In these zones of effective denationalization, Russian forces have subjected civilians to some of the war’s worst abuses. The most intense and systemic campaigns of torture and extrajudicial execution have taken place among occupied populations where denationalization is likely to be most extensive. Ukrainians in Russian-controlled Donbass and Luhansk have faced forced mobilization since the war’s start, sent to deadly frontlines with minimal training and equipment. Reports are that Russians have begun forced mobilization in Zaporizhzhia and Kherson as well. It is from these same areas that Russian has kidnapped thousands of children, destroying evidence of their nationality and purporting to nationalize them as Russians in the process.
Reversing the damage of passportization and destruction of nationality will be difficult. Upon retaking territory occupied by Russia, Ukrainian state organs face the task of establishing the identity and facts underlying the citizenship of perhaps many thousands of individuals, all in an environment suffused by the threat of Russian infiltration. If the process could take years before February 24th, there is reason to believe that it will be nearly intractable after over a year of total war. The predictable result is that Ukrainian migration services will find that some Ukrainians have no means to prove their nationality, and are not nationals of another state, and are therefore stateless. Still more Ukrainians will likely be left in limbo while establishing their citizenship through bureaucratic procedures, neither stateless nor able to exercise their full right to nationality.
Precluding Passports as Pretext, Ensuring Accountability, and Re-Establishing Citizenship
Passportization provides the pretext for ongoing war, helps create an environment of impunity, and continues to be one of the most active tools in Russian efforts to erase Ukrainian statehood. States must develop legal and policy positions that comport with the overwhelming importance of Russian destruction of nationality in Ukraine.
In arguing for mandatory non-recognition of fast-track passports, states must go beyond vague assertions that Russian actions violate state sovereignty to more substantive legal grounds. To this end, the prohibition on the imposition of nationality may mandate non-recognition in particular instances of passportization. A valid grant of nationality requires the consent of the naturalized individual. Coercing someone into naturalizing vitiates their consent, rendering the resulting grant of nationality invalid. Therefore, where Russian forces directly coerced Ukrainians into applying for Russian passports, either by threatening them with violence or prohibitive administrative sanctions, the resulting grant of nationality is invalid.
In arguing for blanket non-recognition, as opposed to the unlawfulness of individual instances, states may convincingly argue that states must not recognize passports because Russia’s policy of fast-track extraterritorial naturalization is inseparable from its breach of a jus cogens norm. States commonly assert that Russia breached its duty of non-aggression–a foundational peremptory norm—when, without legally permissible justification, it launched a renewed invasion of Ukraine. It is widely accepted as customary international law, moreover, that states must not recognize as lawful situations created by breaches of jus cogens norms. Russian passportization is inseparable from its breach of the duty of non-aggression in that passportization served as pretext for unlawful war, and is fundamental to the Russian campaign to establish political control over Ukrainian territory. It stands to reason, therefore, that states must not recognize passports acquired through passportization—to consider them valid would be to recognize as lawful what is clearly collateral to the breach of a jus cogens norm. There is also specific precedent for mandatory non-recognition of nationalities created in furtherance of a breach of a peremptory norm: in the 1980s, this doctrine mandated non-recognition of nationalities created to perpetuate apartheid in South Africa.
+--
→ Goals:
A: Answer these questions from the text on Russian passportization in Ukraine:
(i) Besides Donbass and Luhansk, in which two areas do reports say Russians have begun forced mobilization?
(ii) What does a valid grant of nationality require?
(iii) In the 1980s, non-recognition was mandated for nationalities created to perpetuate what?
B: Quote the part of the text on Russian passportization that opens with the words containing "In arguing for mandatory" and closes with "nationality is invalid.".

→ Dataset content:
+--
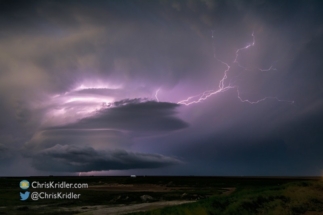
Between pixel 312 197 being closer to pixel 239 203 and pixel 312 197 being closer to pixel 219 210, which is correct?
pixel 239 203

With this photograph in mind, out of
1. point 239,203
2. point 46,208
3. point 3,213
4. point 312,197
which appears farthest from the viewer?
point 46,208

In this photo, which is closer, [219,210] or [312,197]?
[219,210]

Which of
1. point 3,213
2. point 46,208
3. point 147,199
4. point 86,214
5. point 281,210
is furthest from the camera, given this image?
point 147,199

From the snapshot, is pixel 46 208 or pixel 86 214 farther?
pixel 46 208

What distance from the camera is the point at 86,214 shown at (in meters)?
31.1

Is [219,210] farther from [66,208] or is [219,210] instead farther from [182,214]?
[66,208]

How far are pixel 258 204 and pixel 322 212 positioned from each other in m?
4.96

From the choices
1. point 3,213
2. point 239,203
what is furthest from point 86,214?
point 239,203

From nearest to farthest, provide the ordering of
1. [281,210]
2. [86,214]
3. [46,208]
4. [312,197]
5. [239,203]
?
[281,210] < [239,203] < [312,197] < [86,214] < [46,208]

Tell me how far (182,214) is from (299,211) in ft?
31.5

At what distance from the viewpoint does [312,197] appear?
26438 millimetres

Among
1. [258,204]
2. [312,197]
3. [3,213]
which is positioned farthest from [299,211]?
+--
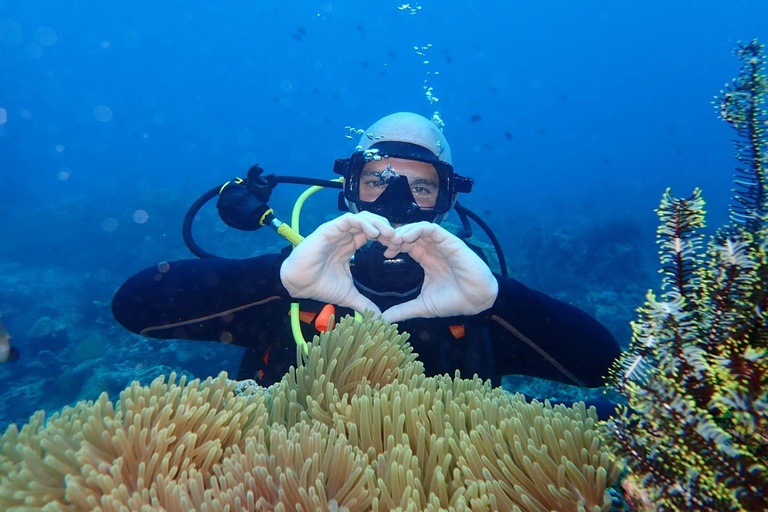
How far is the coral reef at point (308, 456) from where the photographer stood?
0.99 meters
+--
→ Final answers:
A:
(i) Zaporizhzhia and Kherson.
(ii) The consent of the naturalized individual.
(iii) Apartheid in South Africa.

B:
In arguing for mandatory non-recognition of fast-track passports, states must go beyond vague assertions that Russian actions violate state sovereignty to more substantive legal grounds. To this end, the prohibition on the imposition of nationality may mandate non-recognition in particular instances of passportization. A valid grant of nationality requires the consent of the naturalized individual. Coercing someone into naturalizing vitiates their consent, rendering the resulting grant of nationality invalid. Therefore, where Russian forces directly coerced Ukrainians into applying for Russian passports, either by threatening them with violence or prohibitive administrative sanctions, the resulting grant of nationality is invalid.